Helland-Riise Fredrik, Norrøne Tore Nøttestad, Andersson Björn
Centre for Educational Measurement (CEMO), University of Oslo, 0318 Oslo, Norway.
The Norwegian Armed Forces, 0593 Oslo, Norway.
J Intell. 2024 Aug 29;12(9):82. doi: 10.3390/jintelligence12090082.

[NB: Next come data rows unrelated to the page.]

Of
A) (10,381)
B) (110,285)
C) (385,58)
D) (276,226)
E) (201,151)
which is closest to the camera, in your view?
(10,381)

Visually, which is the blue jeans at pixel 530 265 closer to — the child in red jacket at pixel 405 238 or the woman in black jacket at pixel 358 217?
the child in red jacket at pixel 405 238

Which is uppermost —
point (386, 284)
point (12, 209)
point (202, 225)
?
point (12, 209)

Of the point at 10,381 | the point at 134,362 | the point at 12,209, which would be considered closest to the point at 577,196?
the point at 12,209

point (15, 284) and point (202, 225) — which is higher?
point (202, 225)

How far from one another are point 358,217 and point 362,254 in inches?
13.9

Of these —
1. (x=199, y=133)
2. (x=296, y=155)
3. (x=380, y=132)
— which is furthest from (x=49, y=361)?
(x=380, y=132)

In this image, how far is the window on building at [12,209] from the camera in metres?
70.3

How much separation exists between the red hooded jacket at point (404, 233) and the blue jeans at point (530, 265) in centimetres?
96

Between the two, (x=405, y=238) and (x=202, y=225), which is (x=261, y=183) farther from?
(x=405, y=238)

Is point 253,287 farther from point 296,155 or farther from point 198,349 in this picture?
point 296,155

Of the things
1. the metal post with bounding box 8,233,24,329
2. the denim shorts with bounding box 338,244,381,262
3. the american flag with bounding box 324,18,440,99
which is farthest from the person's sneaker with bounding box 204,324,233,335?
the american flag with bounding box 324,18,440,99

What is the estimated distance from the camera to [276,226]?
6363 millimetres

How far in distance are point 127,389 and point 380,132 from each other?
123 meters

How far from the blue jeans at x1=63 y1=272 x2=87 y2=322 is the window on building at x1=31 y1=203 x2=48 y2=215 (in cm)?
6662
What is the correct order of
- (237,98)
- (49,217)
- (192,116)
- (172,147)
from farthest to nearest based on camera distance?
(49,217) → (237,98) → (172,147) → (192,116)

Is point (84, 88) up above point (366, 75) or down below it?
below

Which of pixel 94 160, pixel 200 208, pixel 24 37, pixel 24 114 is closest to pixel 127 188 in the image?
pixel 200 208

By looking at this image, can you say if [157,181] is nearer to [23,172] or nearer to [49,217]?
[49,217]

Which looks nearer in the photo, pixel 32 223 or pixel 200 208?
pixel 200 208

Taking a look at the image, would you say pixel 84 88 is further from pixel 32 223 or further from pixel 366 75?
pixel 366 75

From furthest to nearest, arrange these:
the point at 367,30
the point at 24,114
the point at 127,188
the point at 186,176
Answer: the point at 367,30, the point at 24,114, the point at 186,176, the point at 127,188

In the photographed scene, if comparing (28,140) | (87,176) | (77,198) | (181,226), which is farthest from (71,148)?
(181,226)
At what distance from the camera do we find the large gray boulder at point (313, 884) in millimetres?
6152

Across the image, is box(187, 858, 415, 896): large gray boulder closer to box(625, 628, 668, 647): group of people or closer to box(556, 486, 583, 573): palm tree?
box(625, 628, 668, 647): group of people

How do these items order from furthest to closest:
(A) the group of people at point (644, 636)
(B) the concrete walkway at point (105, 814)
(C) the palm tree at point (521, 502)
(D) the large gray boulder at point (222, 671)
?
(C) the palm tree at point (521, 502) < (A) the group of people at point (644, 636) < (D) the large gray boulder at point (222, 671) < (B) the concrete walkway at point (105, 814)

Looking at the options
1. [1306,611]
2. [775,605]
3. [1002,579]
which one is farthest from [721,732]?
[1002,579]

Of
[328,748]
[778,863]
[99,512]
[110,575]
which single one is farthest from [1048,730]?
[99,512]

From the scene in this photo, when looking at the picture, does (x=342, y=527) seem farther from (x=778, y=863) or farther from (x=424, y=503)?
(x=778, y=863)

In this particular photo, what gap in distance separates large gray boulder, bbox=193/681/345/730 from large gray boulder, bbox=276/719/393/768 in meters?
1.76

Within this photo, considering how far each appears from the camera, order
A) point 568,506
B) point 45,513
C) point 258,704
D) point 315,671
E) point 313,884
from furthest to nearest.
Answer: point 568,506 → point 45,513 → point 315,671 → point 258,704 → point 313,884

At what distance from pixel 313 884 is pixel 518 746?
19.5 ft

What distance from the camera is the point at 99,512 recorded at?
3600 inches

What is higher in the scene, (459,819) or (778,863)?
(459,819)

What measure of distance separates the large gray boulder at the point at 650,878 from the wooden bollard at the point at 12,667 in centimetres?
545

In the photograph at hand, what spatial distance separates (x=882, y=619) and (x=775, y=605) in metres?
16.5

Figural matrices tests are common in intelligence research and have been used to draw conclusions regarding secular changes in intelligence. However, their measurement properties have seldom been evaluated with large samples that include both sexes. Using data from the Norwegian Armed Forces, we study the measurement properties of a test used for selection in military recruitment. Item-level data were available from 113,671 Norwegian adolescents (32% female) tested between the years 2011 and 2017. Utilizing item response theory (IRT), we characterize the measurement properties of the test in terms of difficulty, discrimination, precision, and measurement invariance between males and females. We estimate sex differences in the mean and variance of the latent variable and evaluate the impact of violations to measurement invariance on the estimated distribution parameters. The results show that unidimensional IRT models fit well in all groups and years. There is little difference in precision and test difficulty between males and females, with precision that is generally poor on the upper part of the scale. In the sample, male latent proficiency is estimated to be slightly higher on average, with higher variance. Adjusting for measurement invariance generally reduces the sex differences but does not eliminate them. We conclude that previous studies using the Norwegian GMA data must be interpreted with more caution but that the test should measure males and females equally fairly.
图形矩阵测试在智力研究中很常见,并已被用于得出有关智力长期变化的结论。然而,它们的测量特性很少在包括男女两性的大样本中进行评估。利用挪威武装部队的数据,我们研究了一种用于军事招募选拔的测试的测量特性。2011年至2017年间对113,671名挪威青少年(32%为女性)进行了测试,可获得项目层面的数据。利用项目反应理论(IRT),我们从难度、区分度、精度以及男女之间的测量不变性等方面描述了该测试的测量特性。我们估计了潜在变量均值和方差的性别差异,并评估了违反测量不变性对估计分布参数的影响。结果表明,单维IRT模型在所有组和年份中拟合良好。男性和女性在精度和测试难度上几乎没有差异,在量表上部精度通常较差。在样本中,男性潜在能力平均估计略高,方差也更高。调整测量不变性通常会减少性别差异,但并不能消除它们。我们得出结论,使用挪威一般智力数据的先前研究必须更加谨慎地解释,但该测试应该对男性和女性进行公平的测量。